Mitten im Lockdown kaufen Stammgäste Geschenk-Gutscheine
Am insgesamt trüben Gesamtbild vermögen selbst solche netten Gesten vorerst nichts zu ändern. "Das Jahr 2020 ist eigentlich gelaufen", sagt Schriever, und fügt trotzig hinzu: "Aber wir wollen überleben." Jean-Edourd Mathis vermisst schmerzlich die Gäste, die die vielen Messen nach Rüttenscheid locken. Und die Unternehmensberater von Eon und RWE, die die Rü bevölkerten. Dem Sengelmannshof entgehen - wegen der Nähe - obendrein die Messebesucher aus Düsseldorf. Hochzeiten und runde Geburtstage, Kommunion und Tagungen - die sind bis weit in den Herbst abgesagt. Verluste, die bis Ende des Jahres nie und nimmer aufgefangen werden können.

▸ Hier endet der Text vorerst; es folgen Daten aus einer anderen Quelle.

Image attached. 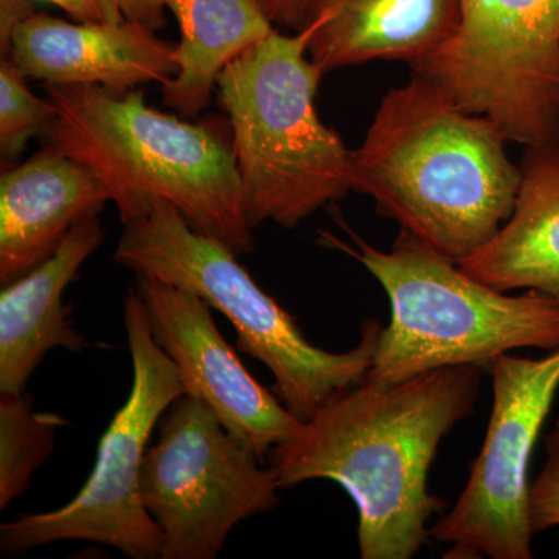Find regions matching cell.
<instances>
[{
    "mask_svg": "<svg viewBox=\"0 0 559 559\" xmlns=\"http://www.w3.org/2000/svg\"><path fill=\"white\" fill-rule=\"evenodd\" d=\"M98 216L76 224L38 267L0 290V392H25L33 371L51 348L81 352L86 337L73 326L62 294L100 248Z\"/></svg>",
    "mask_w": 559,
    "mask_h": 559,
    "instance_id": "9a60e30c",
    "label": "cell"
},
{
    "mask_svg": "<svg viewBox=\"0 0 559 559\" xmlns=\"http://www.w3.org/2000/svg\"><path fill=\"white\" fill-rule=\"evenodd\" d=\"M502 130L455 105L418 73L381 100L359 148L352 186L450 259L473 255L513 213L522 170Z\"/></svg>",
    "mask_w": 559,
    "mask_h": 559,
    "instance_id": "7a4b0ae2",
    "label": "cell"
},
{
    "mask_svg": "<svg viewBox=\"0 0 559 559\" xmlns=\"http://www.w3.org/2000/svg\"><path fill=\"white\" fill-rule=\"evenodd\" d=\"M310 36L308 25L290 36L274 31L216 83L253 229L267 221L294 229L353 190L352 150L316 110L323 72L308 53Z\"/></svg>",
    "mask_w": 559,
    "mask_h": 559,
    "instance_id": "5b68a950",
    "label": "cell"
},
{
    "mask_svg": "<svg viewBox=\"0 0 559 559\" xmlns=\"http://www.w3.org/2000/svg\"><path fill=\"white\" fill-rule=\"evenodd\" d=\"M55 117L40 134L97 173L123 224L170 202L194 230L238 257L253 249L252 224L227 119H179L146 105L139 90L46 86Z\"/></svg>",
    "mask_w": 559,
    "mask_h": 559,
    "instance_id": "3957f363",
    "label": "cell"
},
{
    "mask_svg": "<svg viewBox=\"0 0 559 559\" xmlns=\"http://www.w3.org/2000/svg\"><path fill=\"white\" fill-rule=\"evenodd\" d=\"M176 46L135 22L64 21L33 11L14 28L2 58L44 86H102L127 92L160 86L178 66Z\"/></svg>",
    "mask_w": 559,
    "mask_h": 559,
    "instance_id": "7c38bea8",
    "label": "cell"
},
{
    "mask_svg": "<svg viewBox=\"0 0 559 559\" xmlns=\"http://www.w3.org/2000/svg\"><path fill=\"white\" fill-rule=\"evenodd\" d=\"M546 463L530 485L528 513L533 533L559 527V419L544 439Z\"/></svg>",
    "mask_w": 559,
    "mask_h": 559,
    "instance_id": "44dd1931",
    "label": "cell"
},
{
    "mask_svg": "<svg viewBox=\"0 0 559 559\" xmlns=\"http://www.w3.org/2000/svg\"><path fill=\"white\" fill-rule=\"evenodd\" d=\"M353 245L330 231L319 242L358 260L390 300L366 380L393 384L441 367L479 366L520 348H559V301L536 290L502 293L474 278L409 231L400 230L384 252L344 221Z\"/></svg>",
    "mask_w": 559,
    "mask_h": 559,
    "instance_id": "277c9868",
    "label": "cell"
},
{
    "mask_svg": "<svg viewBox=\"0 0 559 559\" xmlns=\"http://www.w3.org/2000/svg\"><path fill=\"white\" fill-rule=\"evenodd\" d=\"M487 370L441 367L341 390L271 451L280 488L336 481L358 509L360 557H415L444 507L429 492L430 465L441 440L474 414Z\"/></svg>",
    "mask_w": 559,
    "mask_h": 559,
    "instance_id": "6da1fadb",
    "label": "cell"
},
{
    "mask_svg": "<svg viewBox=\"0 0 559 559\" xmlns=\"http://www.w3.org/2000/svg\"><path fill=\"white\" fill-rule=\"evenodd\" d=\"M459 35L412 70L509 142L559 131V0H462Z\"/></svg>",
    "mask_w": 559,
    "mask_h": 559,
    "instance_id": "9c48e42d",
    "label": "cell"
},
{
    "mask_svg": "<svg viewBox=\"0 0 559 559\" xmlns=\"http://www.w3.org/2000/svg\"><path fill=\"white\" fill-rule=\"evenodd\" d=\"M151 331L178 367L187 395L212 407L235 437L261 459L301 428L275 393L246 369L216 326L207 301L160 280L138 275Z\"/></svg>",
    "mask_w": 559,
    "mask_h": 559,
    "instance_id": "8fae6325",
    "label": "cell"
},
{
    "mask_svg": "<svg viewBox=\"0 0 559 559\" xmlns=\"http://www.w3.org/2000/svg\"><path fill=\"white\" fill-rule=\"evenodd\" d=\"M35 10L32 0H0V51L5 53L14 28Z\"/></svg>",
    "mask_w": 559,
    "mask_h": 559,
    "instance_id": "603a6c76",
    "label": "cell"
},
{
    "mask_svg": "<svg viewBox=\"0 0 559 559\" xmlns=\"http://www.w3.org/2000/svg\"><path fill=\"white\" fill-rule=\"evenodd\" d=\"M64 425L60 415L36 412L28 393L0 392V509L28 491Z\"/></svg>",
    "mask_w": 559,
    "mask_h": 559,
    "instance_id": "ac0fdd59",
    "label": "cell"
},
{
    "mask_svg": "<svg viewBox=\"0 0 559 559\" xmlns=\"http://www.w3.org/2000/svg\"><path fill=\"white\" fill-rule=\"evenodd\" d=\"M79 22H135L157 32L165 27V0H46Z\"/></svg>",
    "mask_w": 559,
    "mask_h": 559,
    "instance_id": "ffe728a7",
    "label": "cell"
},
{
    "mask_svg": "<svg viewBox=\"0 0 559 559\" xmlns=\"http://www.w3.org/2000/svg\"><path fill=\"white\" fill-rule=\"evenodd\" d=\"M488 370L492 409L484 447L430 538L451 544L447 558L532 559L528 469L559 390V348L539 359L506 353Z\"/></svg>",
    "mask_w": 559,
    "mask_h": 559,
    "instance_id": "30bf717a",
    "label": "cell"
},
{
    "mask_svg": "<svg viewBox=\"0 0 559 559\" xmlns=\"http://www.w3.org/2000/svg\"><path fill=\"white\" fill-rule=\"evenodd\" d=\"M513 213L463 271L502 293L536 290L559 301V148L527 146Z\"/></svg>",
    "mask_w": 559,
    "mask_h": 559,
    "instance_id": "2e32d148",
    "label": "cell"
},
{
    "mask_svg": "<svg viewBox=\"0 0 559 559\" xmlns=\"http://www.w3.org/2000/svg\"><path fill=\"white\" fill-rule=\"evenodd\" d=\"M554 142L557 143L559 148V131L557 132V134H555Z\"/></svg>",
    "mask_w": 559,
    "mask_h": 559,
    "instance_id": "cb8c5ba5",
    "label": "cell"
},
{
    "mask_svg": "<svg viewBox=\"0 0 559 559\" xmlns=\"http://www.w3.org/2000/svg\"><path fill=\"white\" fill-rule=\"evenodd\" d=\"M179 25L173 60L178 72L162 84V100L186 119L212 103L223 70L275 31L257 0H165Z\"/></svg>",
    "mask_w": 559,
    "mask_h": 559,
    "instance_id": "e0dca14e",
    "label": "cell"
},
{
    "mask_svg": "<svg viewBox=\"0 0 559 559\" xmlns=\"http://www.w3.org/2000/svg\"><path fill=\"white\" fill-rule=\"evenodd\" d=\"M278 476L221 423L182 395L162 415L143 462V503L164 533L160 559H213L238 522L280 502Z\"/></svg>",
    "mask_w": 559,
    "mask_h": 559,
    "instance_id": "ba28073f",
    "label": "cell"
},
{
    "mask_svg": "<svg viewBox=\"0 0 559 559\" xmlns=\"http://www.w3.org/2000/svg\"><path fill=\"white\" fill-rule=\"evenodd\" d=\"M27 76L16 66L0 61V156L11 162L21 156L33 135L43 134L55 117V105L33 94Z\"/></svg>",
    "mask_w": 559,
    "mask_h": 559,
    "instance_id": "d6986e66",
    "label": "cell"
},
{
    "mask_svg": "<svg viewBox=\"0 0 559 559\" xmlns=\"http://www.w3.org/2000/svg\"><path fill=\"white\" fill-rule=\"evenodd\" d=\"M314 0H257L267 20L278 27L299 32L307 25Z\"/></svg>",
    "mask_w": 559,
    "mask_h": 559,
    "instance_id": "7402d4cb",
    "label": "cell"
},
{
    "mask_svg": "<svg viewBox=\"0 0 559 559\" xmlns=\"http://www.w3.org/2000/svg\"><path fill=\"white\" fill-rule=\"evenodd\" d=\"M110 202L97 173L44 145L31 159L0 176V283L9 285L38 267L81 221Z\"/></svg>",
    "mask_w": 559,
    "mask_h": 559,
    "instance_id": "4fadbf2b",
    "label": "cell"
},
{
    "mask_svg": "<svg viewBox=\"0 0 559 559\" xmlns=\"http://www.w3.org/2000/svg\"><path fill=\"white\" fill-rule=\"evenodd\" d=\"M462 21V0H314L308 53L323 75L378 60L414 68L444 49Z\"/></svg>",
    "mask_w": 559,
    "mask_h": 559,
    "instance_id": "5bb4252c",
    "label": "cell"
},
{
    "mask_svg": "<svg viewBox=\"0 0 559 559\" xmlns=\"http://www.w3.org/2000/svg\"><path fill=\"white\" fill-rule=\"evenodd\" d=\"M123 319L132 388L103 433L90 479L61 509L22 514L0 525L2 554H22L58 540H90L132 559L162 558L164 533L143 503L140 479L151 433L173 401L186 395V388L178 367L154 340L135 285L124 294Z\"/></svg>",
    "mask_w": 559,
    "mask_h": 559,
    "instance_id": "52a82bcc",
    "label": "cell"
},
{
    "mask_svg": "<svg viewBox=\"0 0 559 559\" xmlns=\"http://www.w3.org/2000/svg\"><path fill=\"white\" fill-rule=\"evenodd\" d=\"M114 260L135 275L190 290L237 330L238 348L263 362L275 395L301 423L341 390L366 380L382 325L364 320L360 341L344 353L312 345L297 320L257 285L223 242L194 230L170 202L156 201L124 224Z\"/></svg>",
    "mask_w": 559,
    "mask_h": 559,
    "instance_id": "8992f818",
    "label": "cell"
}]
</instances>
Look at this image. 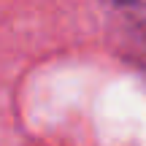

Sengelmannshof und Tatort öffnen nicht sofort am Montag, sondern erst Mittwoch. Manche Restaurants, so Mathis, würden gar nicht öffnen: "Die sagen sich: Warum soll ich öffnen, wenn sowieso feststeht, dass ich Verluste mache?". Der gebürtige Franzose, der seit 33 Jahren in Deutschland lebt, ist stolz auf dieses Land, weil es Unternehmer und Beschäftigten in der Corona-Not tatkräftig unterstütze. "Diese Hilfen gibt es sonst nirgendwo, nicht in Frankreich, nicht in Italien, nicht in den USA." Aber alle wissen: Einige Kollegen werden die Krise nicht überstehen.
Mitleid oder gar Solidarität erwartet hingegen keiner von seinen Gästen. Reinhard Schriever weiß, was besser schmecken könnte. "Ich setze preiswerte Gerichte auf die Karte."